South Korean police and prosecutors are looking into Do Kwon’s Terraform Labs following his tokens’ $40 billion implosions, which shook the global cryptocurrency market.

The Seoul Metropolitan Police Agency investigated allegations; according to them, a Terraform Labs employee stole an undisclosed amount of the company’s bitcoin holdings.

The investigation follows the launch of an investigation by the Seoul Southern District Prosecutors’ Office in late May into two collective complaints filed on behalf of 81 investors; they alleged that “Terraform founders and the company deceived investors with their flawed algorithmic coins,” according to the documents. Following the spectacular collapse of terraUSD, a stablecoin, and its cousin luna, designed by the 30-year-old South Korean, financial regulators worldwide are trying to tighten regulation of the crypto sector.

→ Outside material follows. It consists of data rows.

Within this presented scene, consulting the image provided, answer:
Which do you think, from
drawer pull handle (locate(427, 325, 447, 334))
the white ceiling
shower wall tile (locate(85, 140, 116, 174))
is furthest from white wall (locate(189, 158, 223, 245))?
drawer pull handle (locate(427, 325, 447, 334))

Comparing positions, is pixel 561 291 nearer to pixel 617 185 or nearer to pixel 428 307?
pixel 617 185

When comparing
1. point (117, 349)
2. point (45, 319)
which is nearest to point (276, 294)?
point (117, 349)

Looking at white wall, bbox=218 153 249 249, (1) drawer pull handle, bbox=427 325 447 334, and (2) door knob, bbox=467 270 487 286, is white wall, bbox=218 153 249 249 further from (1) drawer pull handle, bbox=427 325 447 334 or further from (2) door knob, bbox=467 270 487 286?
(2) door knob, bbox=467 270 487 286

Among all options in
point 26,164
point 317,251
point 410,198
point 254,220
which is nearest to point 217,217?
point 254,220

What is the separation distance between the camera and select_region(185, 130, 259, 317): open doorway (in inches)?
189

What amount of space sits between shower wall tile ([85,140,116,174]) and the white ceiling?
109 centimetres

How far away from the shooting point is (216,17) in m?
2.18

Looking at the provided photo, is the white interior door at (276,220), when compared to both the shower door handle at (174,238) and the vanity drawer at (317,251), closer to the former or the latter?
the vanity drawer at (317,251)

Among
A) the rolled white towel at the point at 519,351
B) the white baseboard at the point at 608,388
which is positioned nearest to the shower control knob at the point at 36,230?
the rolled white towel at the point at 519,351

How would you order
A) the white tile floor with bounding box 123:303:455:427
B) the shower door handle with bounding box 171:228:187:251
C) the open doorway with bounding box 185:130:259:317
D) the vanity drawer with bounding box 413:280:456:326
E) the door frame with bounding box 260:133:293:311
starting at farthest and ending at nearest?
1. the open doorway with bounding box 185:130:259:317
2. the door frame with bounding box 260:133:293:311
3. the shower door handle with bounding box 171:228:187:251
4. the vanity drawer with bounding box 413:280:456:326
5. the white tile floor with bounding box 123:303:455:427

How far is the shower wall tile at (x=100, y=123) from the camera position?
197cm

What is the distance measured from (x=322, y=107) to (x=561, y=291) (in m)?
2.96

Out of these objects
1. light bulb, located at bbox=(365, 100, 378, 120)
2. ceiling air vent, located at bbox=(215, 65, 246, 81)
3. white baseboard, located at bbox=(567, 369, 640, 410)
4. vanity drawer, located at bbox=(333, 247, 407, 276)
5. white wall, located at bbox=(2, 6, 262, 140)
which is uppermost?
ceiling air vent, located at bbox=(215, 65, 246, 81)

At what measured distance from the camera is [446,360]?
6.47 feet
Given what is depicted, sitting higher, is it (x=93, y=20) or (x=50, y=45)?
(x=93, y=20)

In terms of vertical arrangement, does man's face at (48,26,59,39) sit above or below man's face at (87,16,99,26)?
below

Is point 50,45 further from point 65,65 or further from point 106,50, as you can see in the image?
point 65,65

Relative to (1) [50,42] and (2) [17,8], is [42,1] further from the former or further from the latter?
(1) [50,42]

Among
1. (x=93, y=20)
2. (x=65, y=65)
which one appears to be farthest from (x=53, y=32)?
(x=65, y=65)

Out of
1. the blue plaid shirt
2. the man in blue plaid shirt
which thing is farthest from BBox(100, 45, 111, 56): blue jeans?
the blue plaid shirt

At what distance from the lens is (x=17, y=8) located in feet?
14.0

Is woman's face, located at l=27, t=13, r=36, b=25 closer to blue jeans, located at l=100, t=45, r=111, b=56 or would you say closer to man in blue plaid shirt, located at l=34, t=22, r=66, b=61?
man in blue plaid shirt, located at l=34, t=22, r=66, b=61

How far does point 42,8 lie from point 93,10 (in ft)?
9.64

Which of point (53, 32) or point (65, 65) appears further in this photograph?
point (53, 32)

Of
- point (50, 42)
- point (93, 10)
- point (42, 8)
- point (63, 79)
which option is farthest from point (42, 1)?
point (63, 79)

A special financial crimes team formed by new justice minister Han Dong-hoon is investigating the disaster. According to South Korea’s Financial Services Commission, around 280,000 South Koreans own 70 billion luna coins. Investors could deposit their terraUSD coins for a 20% return. South Korean officials are also contemplating an on-site assessment of Shin’s Chai digital payment system, which was previously tied to the terraUSD/luna network.

South Korea was an early adoption of cryptocurrencies; the Korean won ranked third after the dollar and yen in terms of bitcoin trading. The won accounts for around 3% of global trade.

There have been more than a dozen measures in South Korea’s parliament to tighten investor safeguards; they do this by making cryptocurrency exchanges liable for any associated offenses such as unfair trading and financial scams. Almost two weeks after the new luna currencies were live, their value plunged by more than 80% to new lows.